Severe community-acquired pneumonia in children
Community-acquired pneumonia (CAP) is common among children all over the world, but its incidence and mortality rate are significantly higher in developing countries than in the industrialised world. It is estimated that about 151 million new episodes a year occur among children < 5 years of age in the developing world, with an incidence of 0.29 episodes per child-year and a mortality rate of 1.3–2.6%, or a mortality rate of > 2 million per year. In industrialised countries, the total number of new episodes in the same age group is about 4 million (an incidence of 0.05 episodes per child-year), with an extremely low risk of mortality in otherwise healthy children. In the industrialised world, CAP mortality is a relatively important risk only in subjects with severe chronic underlying diseases.
Global variation in CAP prevalence and mortality results from a number of factors, including malnutrition, crowding, low birthweight, pre-existing HIV infection, the effectiveness of immunisation programmes (especially pneumococcal and Haemophilus influenzae immunisation) and variation in the incidence of measles.

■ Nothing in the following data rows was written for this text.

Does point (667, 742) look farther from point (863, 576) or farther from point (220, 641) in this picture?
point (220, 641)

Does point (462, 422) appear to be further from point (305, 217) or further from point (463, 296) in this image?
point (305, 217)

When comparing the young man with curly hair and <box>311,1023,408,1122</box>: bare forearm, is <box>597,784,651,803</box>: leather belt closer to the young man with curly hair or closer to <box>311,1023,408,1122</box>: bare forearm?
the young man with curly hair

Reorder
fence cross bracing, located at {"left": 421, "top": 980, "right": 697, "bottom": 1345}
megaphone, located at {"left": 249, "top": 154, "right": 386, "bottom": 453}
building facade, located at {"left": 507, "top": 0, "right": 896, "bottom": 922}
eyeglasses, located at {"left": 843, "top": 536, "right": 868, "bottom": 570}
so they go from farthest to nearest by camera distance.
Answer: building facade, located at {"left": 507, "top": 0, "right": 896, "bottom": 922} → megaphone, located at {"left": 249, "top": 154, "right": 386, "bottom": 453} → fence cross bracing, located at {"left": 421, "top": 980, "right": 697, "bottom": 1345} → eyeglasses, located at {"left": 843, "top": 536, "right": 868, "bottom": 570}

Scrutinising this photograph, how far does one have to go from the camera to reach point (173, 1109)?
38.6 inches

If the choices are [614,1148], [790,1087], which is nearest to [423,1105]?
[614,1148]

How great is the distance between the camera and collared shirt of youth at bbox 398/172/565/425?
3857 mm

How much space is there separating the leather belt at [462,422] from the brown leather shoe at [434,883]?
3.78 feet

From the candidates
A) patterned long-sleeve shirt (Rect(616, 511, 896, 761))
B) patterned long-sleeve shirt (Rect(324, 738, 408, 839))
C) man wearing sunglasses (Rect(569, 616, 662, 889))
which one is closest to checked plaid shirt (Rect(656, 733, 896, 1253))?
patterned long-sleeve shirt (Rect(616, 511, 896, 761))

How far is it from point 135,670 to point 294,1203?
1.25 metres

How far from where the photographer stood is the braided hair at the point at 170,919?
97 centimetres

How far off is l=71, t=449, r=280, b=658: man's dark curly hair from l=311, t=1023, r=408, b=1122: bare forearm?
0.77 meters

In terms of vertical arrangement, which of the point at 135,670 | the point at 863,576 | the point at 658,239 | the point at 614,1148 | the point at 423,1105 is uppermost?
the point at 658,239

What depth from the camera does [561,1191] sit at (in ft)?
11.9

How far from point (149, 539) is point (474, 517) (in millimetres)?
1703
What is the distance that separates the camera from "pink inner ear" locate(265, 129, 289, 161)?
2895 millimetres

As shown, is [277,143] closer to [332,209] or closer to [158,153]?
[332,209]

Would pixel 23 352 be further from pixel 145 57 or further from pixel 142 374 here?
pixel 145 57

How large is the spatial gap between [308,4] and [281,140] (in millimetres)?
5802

Mortality rates vary considerably within Europe, and are highest in eastern European countries (figure 6).
The reasons for these differences within Europe are not clear, but they may include variations in the number of HIV- infected children and other underlying disease such as TB, as well as the presence of multidrug-resistant bacteria, poor immunisation rates and/or admission to hospital at a late stage of the disease.
In the future, it is important to identify and register the causes of the differences in mortality rates between European countries, and to set up an intervention programme.